I'm tired of guessing, people.
You seem to be pretty bitter. I developed software professionally for a long time and provided you with more information than most anyone else in this profession ever gets in a bug report. I neglected to mention a sorting thinking that what is selected is a default value. If it isn't, it was changed a long time back and the software remembered the change (and I forgot that I selected it).
First you griped at me for not including the version number. That is simply lazy, as you will be using the most recent version and the bug is reproducible in it. That just meant you didn't even want to
try to see if you could reproduce the bug in the most recent version. You simply assumed that the person reporting the bug (me) is a moron incapable of your attention. Thanks for that.
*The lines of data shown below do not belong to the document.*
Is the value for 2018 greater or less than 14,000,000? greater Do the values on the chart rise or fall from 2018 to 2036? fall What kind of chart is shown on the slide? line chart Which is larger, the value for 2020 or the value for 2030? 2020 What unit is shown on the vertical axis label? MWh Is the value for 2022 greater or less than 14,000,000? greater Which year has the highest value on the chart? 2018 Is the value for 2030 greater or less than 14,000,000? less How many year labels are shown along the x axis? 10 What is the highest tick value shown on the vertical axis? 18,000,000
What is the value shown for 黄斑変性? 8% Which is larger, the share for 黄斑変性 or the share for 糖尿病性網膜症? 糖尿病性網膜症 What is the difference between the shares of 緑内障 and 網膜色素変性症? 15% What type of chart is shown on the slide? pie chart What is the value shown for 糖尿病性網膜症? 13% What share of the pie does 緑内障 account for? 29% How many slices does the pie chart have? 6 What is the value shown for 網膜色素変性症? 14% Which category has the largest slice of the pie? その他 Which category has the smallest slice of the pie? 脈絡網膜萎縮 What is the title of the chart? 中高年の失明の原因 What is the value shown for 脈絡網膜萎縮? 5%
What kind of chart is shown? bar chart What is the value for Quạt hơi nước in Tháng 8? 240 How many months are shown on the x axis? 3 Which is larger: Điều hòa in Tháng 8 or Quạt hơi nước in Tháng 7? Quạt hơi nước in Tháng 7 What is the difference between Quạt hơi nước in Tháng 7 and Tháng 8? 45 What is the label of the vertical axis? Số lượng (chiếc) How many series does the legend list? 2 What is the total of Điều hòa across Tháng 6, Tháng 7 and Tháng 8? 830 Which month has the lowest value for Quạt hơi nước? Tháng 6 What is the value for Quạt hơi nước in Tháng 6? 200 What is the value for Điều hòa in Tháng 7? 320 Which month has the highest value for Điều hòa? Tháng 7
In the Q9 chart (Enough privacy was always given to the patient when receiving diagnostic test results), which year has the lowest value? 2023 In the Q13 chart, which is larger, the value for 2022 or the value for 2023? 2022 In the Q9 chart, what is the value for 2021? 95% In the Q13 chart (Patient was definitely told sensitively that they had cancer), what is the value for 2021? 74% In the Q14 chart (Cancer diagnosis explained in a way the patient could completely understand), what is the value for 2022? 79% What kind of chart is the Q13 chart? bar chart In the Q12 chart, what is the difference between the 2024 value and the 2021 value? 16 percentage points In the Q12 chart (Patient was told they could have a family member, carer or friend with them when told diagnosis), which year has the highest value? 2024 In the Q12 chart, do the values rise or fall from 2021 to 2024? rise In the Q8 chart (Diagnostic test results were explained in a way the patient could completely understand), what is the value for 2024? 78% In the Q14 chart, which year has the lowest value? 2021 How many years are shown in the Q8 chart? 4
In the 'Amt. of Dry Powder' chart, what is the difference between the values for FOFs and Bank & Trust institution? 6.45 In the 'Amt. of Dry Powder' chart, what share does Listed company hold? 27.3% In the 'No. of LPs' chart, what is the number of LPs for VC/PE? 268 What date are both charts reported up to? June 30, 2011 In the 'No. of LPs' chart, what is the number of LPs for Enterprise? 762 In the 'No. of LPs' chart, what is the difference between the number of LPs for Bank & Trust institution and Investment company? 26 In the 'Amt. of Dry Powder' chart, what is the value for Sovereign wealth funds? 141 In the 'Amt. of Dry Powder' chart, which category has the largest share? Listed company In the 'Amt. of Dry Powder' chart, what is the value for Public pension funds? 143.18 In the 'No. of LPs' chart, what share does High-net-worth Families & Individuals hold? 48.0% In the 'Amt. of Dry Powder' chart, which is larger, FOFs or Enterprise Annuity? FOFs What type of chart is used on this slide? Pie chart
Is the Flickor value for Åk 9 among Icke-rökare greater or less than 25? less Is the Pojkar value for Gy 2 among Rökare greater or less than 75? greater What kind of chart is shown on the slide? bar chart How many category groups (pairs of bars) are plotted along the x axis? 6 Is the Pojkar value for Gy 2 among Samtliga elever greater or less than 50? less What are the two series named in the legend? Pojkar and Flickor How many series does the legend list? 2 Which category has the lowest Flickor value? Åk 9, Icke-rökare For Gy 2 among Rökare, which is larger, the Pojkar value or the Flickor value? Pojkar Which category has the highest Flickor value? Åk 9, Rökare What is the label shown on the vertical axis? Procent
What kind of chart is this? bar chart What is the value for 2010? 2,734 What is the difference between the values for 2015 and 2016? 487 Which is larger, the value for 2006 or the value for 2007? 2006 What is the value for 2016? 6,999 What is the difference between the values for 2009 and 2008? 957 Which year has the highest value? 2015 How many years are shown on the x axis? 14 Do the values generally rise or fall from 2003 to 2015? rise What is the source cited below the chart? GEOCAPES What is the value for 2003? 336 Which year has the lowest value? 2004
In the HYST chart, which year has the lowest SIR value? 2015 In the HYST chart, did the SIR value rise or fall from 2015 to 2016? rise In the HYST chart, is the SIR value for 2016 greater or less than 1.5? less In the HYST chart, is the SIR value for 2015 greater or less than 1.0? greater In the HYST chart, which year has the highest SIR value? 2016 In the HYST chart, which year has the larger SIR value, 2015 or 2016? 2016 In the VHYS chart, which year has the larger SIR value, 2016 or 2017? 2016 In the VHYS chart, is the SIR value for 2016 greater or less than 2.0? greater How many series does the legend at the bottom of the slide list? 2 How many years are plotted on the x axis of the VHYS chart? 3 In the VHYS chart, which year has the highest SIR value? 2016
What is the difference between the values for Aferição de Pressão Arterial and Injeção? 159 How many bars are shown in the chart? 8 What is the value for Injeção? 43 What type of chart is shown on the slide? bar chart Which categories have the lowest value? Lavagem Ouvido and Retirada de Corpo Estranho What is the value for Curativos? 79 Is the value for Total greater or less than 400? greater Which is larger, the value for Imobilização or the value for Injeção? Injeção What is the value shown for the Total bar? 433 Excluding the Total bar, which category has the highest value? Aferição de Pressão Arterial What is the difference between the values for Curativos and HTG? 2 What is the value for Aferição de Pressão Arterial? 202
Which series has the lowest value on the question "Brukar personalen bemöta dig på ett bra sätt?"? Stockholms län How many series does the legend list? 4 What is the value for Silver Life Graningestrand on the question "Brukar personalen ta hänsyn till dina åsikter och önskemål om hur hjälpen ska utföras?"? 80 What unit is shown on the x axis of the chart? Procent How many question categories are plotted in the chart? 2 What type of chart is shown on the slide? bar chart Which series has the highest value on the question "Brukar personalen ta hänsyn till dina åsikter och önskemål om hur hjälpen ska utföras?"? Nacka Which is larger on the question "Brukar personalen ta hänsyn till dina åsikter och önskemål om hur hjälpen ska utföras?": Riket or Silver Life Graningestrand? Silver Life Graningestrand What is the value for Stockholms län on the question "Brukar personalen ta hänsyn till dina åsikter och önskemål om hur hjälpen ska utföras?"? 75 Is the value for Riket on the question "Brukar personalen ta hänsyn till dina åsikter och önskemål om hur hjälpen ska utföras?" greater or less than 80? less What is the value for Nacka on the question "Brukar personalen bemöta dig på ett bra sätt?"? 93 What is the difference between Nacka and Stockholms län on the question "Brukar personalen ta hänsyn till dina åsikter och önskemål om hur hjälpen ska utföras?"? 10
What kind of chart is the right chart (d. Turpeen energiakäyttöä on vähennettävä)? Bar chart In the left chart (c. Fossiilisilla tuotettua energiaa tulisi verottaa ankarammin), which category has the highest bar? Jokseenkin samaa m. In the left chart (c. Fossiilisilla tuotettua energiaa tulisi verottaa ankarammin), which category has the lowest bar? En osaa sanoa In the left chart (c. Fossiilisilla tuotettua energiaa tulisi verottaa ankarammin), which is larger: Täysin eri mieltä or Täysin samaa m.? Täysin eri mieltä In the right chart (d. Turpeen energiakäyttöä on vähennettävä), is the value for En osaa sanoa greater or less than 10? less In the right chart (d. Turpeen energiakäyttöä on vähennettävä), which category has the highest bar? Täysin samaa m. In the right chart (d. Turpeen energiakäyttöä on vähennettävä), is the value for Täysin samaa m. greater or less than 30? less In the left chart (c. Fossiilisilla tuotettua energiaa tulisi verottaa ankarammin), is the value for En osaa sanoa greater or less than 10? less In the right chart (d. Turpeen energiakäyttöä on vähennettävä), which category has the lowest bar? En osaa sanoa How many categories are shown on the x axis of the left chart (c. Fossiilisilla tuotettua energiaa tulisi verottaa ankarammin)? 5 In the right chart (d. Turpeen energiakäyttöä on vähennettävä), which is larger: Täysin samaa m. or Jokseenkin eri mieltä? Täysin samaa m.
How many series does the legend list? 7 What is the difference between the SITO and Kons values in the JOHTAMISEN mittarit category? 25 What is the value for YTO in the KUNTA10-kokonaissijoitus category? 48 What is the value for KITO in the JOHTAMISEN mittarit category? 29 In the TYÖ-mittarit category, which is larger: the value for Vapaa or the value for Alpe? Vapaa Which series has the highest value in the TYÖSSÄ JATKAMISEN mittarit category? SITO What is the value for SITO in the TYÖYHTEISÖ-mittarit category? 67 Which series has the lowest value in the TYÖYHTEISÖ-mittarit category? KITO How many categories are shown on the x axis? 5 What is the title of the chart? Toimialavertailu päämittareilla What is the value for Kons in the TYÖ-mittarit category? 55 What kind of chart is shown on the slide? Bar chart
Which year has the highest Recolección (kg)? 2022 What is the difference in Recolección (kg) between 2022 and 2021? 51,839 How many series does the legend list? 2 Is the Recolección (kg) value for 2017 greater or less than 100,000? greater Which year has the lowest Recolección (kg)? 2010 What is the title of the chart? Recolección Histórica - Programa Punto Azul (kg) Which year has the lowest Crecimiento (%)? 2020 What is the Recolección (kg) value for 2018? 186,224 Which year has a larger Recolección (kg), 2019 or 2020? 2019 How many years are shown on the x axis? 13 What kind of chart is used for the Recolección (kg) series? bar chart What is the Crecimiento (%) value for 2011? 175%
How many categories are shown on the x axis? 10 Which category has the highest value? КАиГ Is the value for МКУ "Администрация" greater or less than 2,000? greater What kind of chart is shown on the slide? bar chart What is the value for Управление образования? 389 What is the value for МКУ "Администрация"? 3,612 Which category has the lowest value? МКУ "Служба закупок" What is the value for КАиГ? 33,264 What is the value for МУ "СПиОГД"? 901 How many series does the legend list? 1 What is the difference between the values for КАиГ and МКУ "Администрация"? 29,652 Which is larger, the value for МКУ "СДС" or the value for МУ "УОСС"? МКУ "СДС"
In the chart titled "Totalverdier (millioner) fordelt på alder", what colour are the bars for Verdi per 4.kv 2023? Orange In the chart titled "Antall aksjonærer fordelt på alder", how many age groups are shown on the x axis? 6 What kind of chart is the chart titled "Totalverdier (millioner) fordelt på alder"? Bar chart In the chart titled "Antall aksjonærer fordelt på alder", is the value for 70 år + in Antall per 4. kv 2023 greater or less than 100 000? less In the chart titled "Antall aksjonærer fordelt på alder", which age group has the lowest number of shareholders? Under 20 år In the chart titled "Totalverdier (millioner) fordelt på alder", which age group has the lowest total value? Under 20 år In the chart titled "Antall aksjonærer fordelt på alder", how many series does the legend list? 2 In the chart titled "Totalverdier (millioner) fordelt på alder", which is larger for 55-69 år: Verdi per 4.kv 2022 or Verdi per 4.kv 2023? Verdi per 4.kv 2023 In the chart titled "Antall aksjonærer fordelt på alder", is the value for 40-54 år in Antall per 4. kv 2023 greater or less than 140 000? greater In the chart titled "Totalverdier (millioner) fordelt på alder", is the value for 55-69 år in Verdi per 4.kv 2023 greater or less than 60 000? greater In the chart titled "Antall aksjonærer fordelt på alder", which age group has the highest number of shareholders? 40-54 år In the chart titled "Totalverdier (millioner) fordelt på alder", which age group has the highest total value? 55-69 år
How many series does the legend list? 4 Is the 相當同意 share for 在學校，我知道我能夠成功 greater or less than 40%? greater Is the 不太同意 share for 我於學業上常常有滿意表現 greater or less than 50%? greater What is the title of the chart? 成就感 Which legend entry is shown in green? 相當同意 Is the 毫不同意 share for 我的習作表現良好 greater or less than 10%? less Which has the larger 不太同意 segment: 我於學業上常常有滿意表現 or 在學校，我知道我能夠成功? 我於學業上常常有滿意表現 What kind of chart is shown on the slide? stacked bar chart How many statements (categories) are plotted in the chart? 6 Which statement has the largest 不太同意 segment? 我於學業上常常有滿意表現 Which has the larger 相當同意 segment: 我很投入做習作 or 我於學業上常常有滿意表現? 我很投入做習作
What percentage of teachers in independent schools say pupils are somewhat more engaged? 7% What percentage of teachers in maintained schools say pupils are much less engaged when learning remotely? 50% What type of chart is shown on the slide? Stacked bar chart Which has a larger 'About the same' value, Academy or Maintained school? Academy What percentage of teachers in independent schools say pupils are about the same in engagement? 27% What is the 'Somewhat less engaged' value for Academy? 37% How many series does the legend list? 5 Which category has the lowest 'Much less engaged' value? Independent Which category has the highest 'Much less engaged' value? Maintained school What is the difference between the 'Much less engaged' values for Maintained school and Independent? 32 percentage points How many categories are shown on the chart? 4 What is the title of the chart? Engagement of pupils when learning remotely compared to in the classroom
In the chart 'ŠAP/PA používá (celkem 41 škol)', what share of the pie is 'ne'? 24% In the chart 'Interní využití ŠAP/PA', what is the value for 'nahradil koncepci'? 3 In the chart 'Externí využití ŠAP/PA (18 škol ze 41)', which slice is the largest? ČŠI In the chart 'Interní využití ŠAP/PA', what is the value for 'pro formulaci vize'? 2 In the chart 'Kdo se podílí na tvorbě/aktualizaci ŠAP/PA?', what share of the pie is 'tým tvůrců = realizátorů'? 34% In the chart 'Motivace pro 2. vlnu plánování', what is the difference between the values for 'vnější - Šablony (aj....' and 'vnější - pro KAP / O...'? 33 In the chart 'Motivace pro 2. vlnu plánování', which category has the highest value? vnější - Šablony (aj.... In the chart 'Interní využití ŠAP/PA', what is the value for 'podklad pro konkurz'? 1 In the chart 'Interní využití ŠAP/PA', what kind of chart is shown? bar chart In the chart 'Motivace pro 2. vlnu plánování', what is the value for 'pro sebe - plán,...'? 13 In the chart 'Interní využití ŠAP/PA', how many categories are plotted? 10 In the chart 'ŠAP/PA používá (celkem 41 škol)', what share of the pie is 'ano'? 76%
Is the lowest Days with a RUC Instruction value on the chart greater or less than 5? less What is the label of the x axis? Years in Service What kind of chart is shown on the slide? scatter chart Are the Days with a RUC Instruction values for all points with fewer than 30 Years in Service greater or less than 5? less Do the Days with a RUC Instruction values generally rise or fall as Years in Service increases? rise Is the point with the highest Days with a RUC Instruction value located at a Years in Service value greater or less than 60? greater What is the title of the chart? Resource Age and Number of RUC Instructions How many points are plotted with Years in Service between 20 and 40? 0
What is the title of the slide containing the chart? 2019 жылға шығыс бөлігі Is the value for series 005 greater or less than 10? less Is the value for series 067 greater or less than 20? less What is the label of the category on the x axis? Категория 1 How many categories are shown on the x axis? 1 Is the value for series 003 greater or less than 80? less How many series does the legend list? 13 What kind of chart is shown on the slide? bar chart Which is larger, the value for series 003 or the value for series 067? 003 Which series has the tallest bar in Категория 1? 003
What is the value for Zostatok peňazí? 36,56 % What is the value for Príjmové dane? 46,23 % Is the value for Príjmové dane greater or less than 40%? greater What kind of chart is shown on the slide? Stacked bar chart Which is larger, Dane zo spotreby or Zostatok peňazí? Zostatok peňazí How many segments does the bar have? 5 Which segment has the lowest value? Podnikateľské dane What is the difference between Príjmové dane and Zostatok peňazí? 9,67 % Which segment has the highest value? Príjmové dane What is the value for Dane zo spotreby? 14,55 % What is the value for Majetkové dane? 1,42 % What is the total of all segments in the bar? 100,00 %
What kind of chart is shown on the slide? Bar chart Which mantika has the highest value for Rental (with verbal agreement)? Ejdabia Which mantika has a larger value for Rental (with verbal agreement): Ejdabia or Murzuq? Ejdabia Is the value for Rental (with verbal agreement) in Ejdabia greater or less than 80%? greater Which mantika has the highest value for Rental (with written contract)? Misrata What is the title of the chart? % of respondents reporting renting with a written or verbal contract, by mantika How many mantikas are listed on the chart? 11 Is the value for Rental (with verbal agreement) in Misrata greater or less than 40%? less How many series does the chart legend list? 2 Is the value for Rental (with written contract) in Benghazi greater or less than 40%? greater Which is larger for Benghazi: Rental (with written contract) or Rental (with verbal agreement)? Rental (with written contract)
Now you're annoyed because you had to make one additional selection in a dropdown listbox that must have taken you all of 10 seconds to realize you might have to try and half of one to execute to confirm. Seriously? I apologize for neglecting that detail, but you've figured it out so I guess it wasn't that huge of an inconvenience. Either that, or you are our omnipotent programming god and we should all bow before you.

Please take a moment to think about what it is you're actually doing. You're berating someone who is trying to help make a software product better. I'm sure I don't need to tell you that finding and squashing one crash bug may well illuminate a segment of code causing other crash bugs as well and fixing it may wipe a several out at one time, thus lightening the load. If you've gotten to the point where you're this bitter about the process, perhaps you should consider a different field. I do not doubt that you probably program professionally and support Evemon as a hobby in your spare time. I've been there and done that too, probably a lot more than you might imagine. I never let it get to the point where I felt I needed to abuse random people on the Internet over it just to blow off steam, though. Relax, man.
Don't be "Nick Burns, your Company's Computer Guy."